── Sağlanan Metin ──

Büyük burjuvazi öteden beri “mektep-medrese” görmüştür. Avrupa
Birliği’ne girmek gibi sorunlarla tanışıp bunun da “demokrasi”
gerektirdiğini görünce şaşkınlığa filan kapılmadı, neyin ne
olduğunu hemen anladı. Bunda kendisi için bir sakınca olmadığını
görebiliyordu. Sorun, “AB benim için daha çok kazanç mı, değil
mi?” kararını vermekti. “Kazanç” diyorsan, her işin bir usulü
var; bu da, “demokrasiyi kabul etme”yi gerektiriyor.
Taşra burjuvazisinin bu konuda bu derece bir esneklik edinmiş
olduğunu sanmıyorum. Tayyip Erdoğan’ın “çoğunlukçu bir rejim”

───

Görev:
Burjuvazi ve demokrasi üzerine yukarıdaki metni, bittiği noktadan devam ettirin.

── Verilen Veri ──

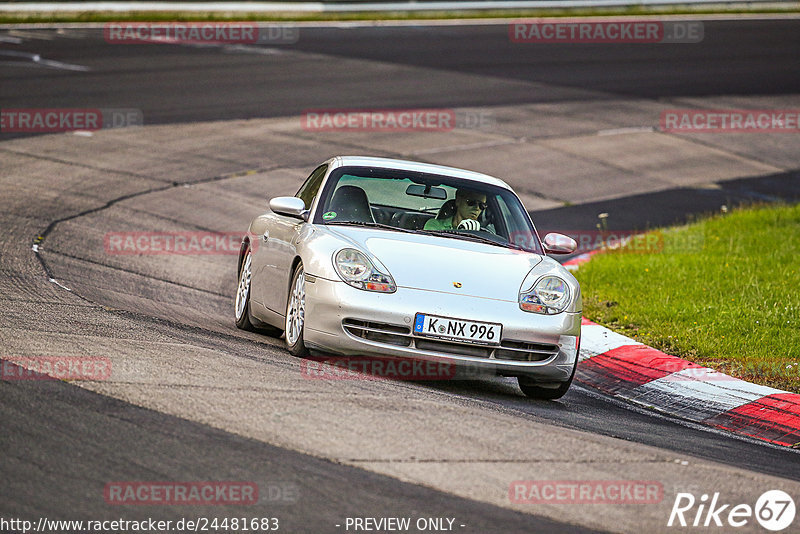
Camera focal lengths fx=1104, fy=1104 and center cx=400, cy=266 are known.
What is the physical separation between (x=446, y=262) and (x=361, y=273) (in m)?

───

Görev Yanıtı:
kurma konusunda gösterdiği pervasızlığın kısmen de buraya
dayandığı kanısındayım. Bu pervasızlık herhalde orada da
birilerini tedirgin etmeye başlamıştır. Ama muhafazakârlıkta ve
ataerkillikte kimseden geri kalmayacak olan bu kesimde bu
endişe, “Yahu, bu adam kavga etmedik kimse bırakmadı. Bunun
sonunda bizim iş ilişkilerimiz bozulmaz mı? Bu gerginlik nereye
varacak?” şeklini alıyordur, diye tahmin ediyorum. “Yahu, bu
kurulan düzende demokrasinin ‘d’sine yer yok. Böyle bir rejimde
nasıl yaşanır?” diyenlerin çoğunluk olmasına daha epey uzun
zaman var.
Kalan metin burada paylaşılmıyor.